According to a report by AFP, More than 260 residents of brutally damaged Abaco Island arrived in the capital city of Nassau after spending more than seven hours on a government-chartered ferry, a second of which was expected to arrive overnight.
Those who made it to safety awaited news of loved ones such as Diane Forbes, who had not heard from her two sons since Tuesday and was searching for them among some 200 evacuees sheltering at a gymnasium Friday night in Nassau, which was spared the wrath of the hurricane.

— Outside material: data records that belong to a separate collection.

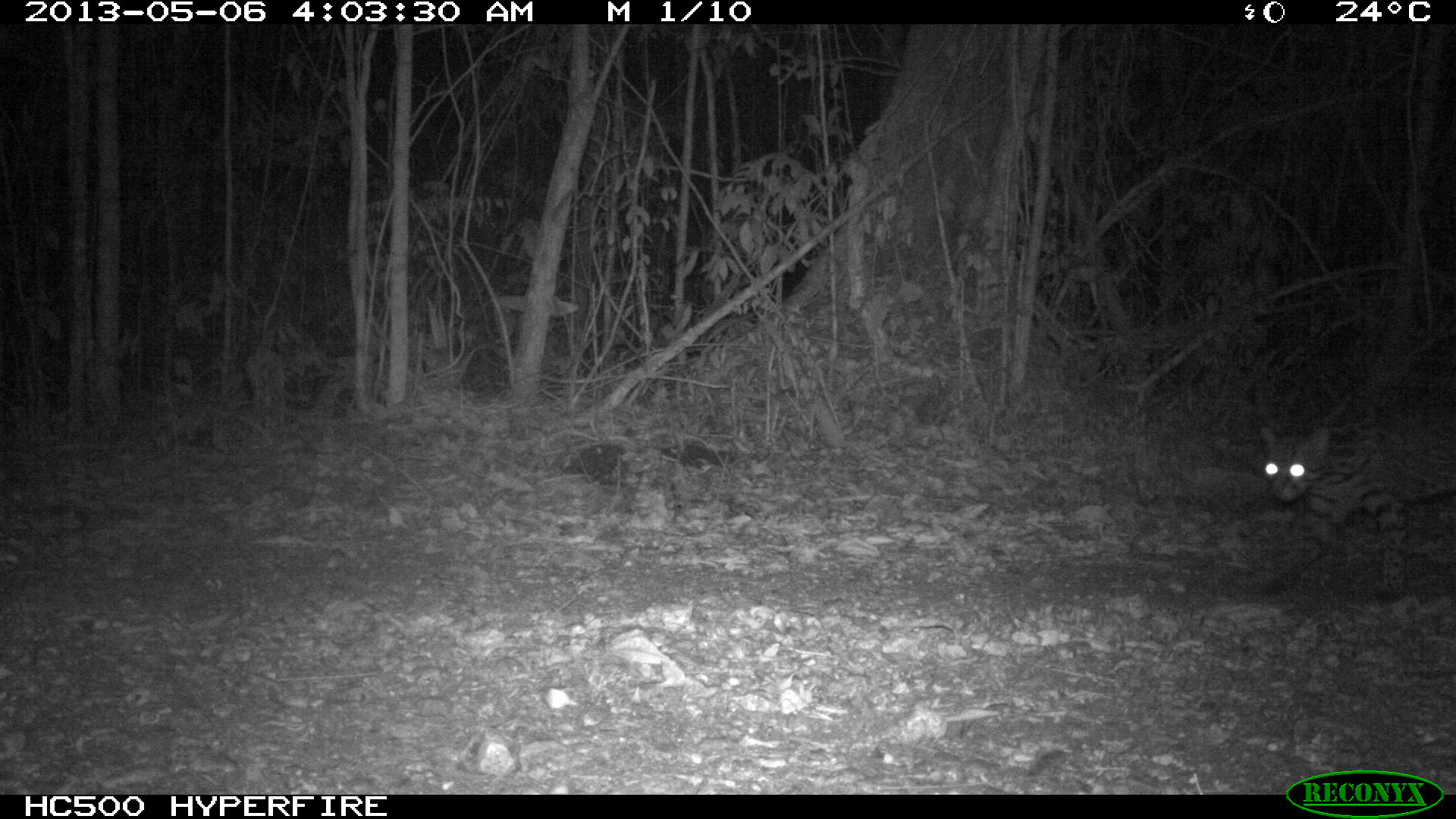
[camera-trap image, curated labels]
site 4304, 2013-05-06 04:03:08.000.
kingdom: Animalia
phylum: Chordata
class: Mammalia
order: Carnivora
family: Felidae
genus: Leopardus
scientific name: Leopardus pardalis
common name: ocelot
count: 1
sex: female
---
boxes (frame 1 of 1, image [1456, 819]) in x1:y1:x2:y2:
leopardus pardalis: 1224:390:1449:602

“They said they were hungry and the scent of the bodies, the dead, was really getting to them… I don’t know if my son is alive or not,” she said of one of her children, who had been in Marsh Harbour on Abaco with his girlfriend and her mother.
Health Minister Duane Sands confirmed the new death toll of 43, up from 30, according to US network CNN and Bahamas newspaper The Tribune.
“Forty-three is the official count, many missing and this number is expected to grow significantly,” Erica Wells Cox, a spokeswoman for Prime Minister Hubert Minnis, told NBC News.
The Bahamian government did not immediately respond when contacted by AFP.
Of the eventual death toll, Sands had declared previously that “the number will be staggering.” “Literally hundreds, up to thousands, of people are still missing,” Joy Jibrilu, the director general of the Bahamian tourism and aviation ministry, told CNN.